VMware NSX IDPS rules not supported on VMware NSX load balancer
book
Article ID: 322431
calendar_today
Updated On:
Products
VMware NSX
Issue/Introduction
You are using VMware NSX IDPS.
You have a VMware NSX load balancer deployed.
You have applied IDPS rules in Detect Only or Detect and Prevent mode under IDS/IPS & Malware Prevention - Gateway Rules - Gateway Specific Rules - <Tier 1 Logical Router>.

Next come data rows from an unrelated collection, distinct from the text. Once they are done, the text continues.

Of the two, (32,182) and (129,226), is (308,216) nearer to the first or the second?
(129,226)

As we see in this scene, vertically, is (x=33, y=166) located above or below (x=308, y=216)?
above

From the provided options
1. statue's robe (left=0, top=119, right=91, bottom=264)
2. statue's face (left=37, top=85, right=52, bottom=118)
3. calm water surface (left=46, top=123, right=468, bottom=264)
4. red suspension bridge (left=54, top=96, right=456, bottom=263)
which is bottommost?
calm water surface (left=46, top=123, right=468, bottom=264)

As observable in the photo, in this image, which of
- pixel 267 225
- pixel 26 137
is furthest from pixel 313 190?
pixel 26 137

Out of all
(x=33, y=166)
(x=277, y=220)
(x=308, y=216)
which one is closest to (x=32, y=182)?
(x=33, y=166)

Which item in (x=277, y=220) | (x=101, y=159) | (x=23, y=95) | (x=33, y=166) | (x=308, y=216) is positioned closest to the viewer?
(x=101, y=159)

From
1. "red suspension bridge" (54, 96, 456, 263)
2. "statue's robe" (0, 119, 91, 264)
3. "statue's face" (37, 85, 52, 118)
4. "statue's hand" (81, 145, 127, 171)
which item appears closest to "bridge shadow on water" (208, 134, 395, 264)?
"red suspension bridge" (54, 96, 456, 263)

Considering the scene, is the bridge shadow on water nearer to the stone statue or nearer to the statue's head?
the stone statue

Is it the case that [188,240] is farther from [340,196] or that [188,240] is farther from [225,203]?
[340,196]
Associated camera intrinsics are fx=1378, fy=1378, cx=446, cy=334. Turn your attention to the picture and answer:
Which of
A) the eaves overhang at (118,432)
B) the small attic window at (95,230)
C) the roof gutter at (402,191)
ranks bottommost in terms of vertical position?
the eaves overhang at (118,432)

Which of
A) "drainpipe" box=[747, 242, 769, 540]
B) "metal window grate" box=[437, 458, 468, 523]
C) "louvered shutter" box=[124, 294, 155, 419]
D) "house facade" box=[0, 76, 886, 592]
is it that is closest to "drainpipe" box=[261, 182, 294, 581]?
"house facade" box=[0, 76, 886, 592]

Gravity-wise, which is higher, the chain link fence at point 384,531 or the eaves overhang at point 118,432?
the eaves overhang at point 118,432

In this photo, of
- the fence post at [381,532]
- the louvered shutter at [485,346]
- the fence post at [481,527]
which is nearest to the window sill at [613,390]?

There are IDPS rules applied to a VMware NSX Tier 1 Logical Router.
This VMware NSX Tier 1 Logical Router has a VMware NSX load balancer configured on it.
SSH and SCP traffic destined to the VMware NSX load balancer VIP do not work.
When the IDPS rule applied to the VMware NSX Tier 1 is disabled, SSH and SCP traffic flows again.
Environment
VMware NSX-T
Resolution
Configuring IDPS in either Detect Only or Detect and Enforce mode on a VMware NSX Tier 1 logical router configured with a VMware NSX load balancer is not a supported configuration. Do not apply IDPS rules to a VMware NSX Tier 1 logical router which has a VMware NSX load balancer configured.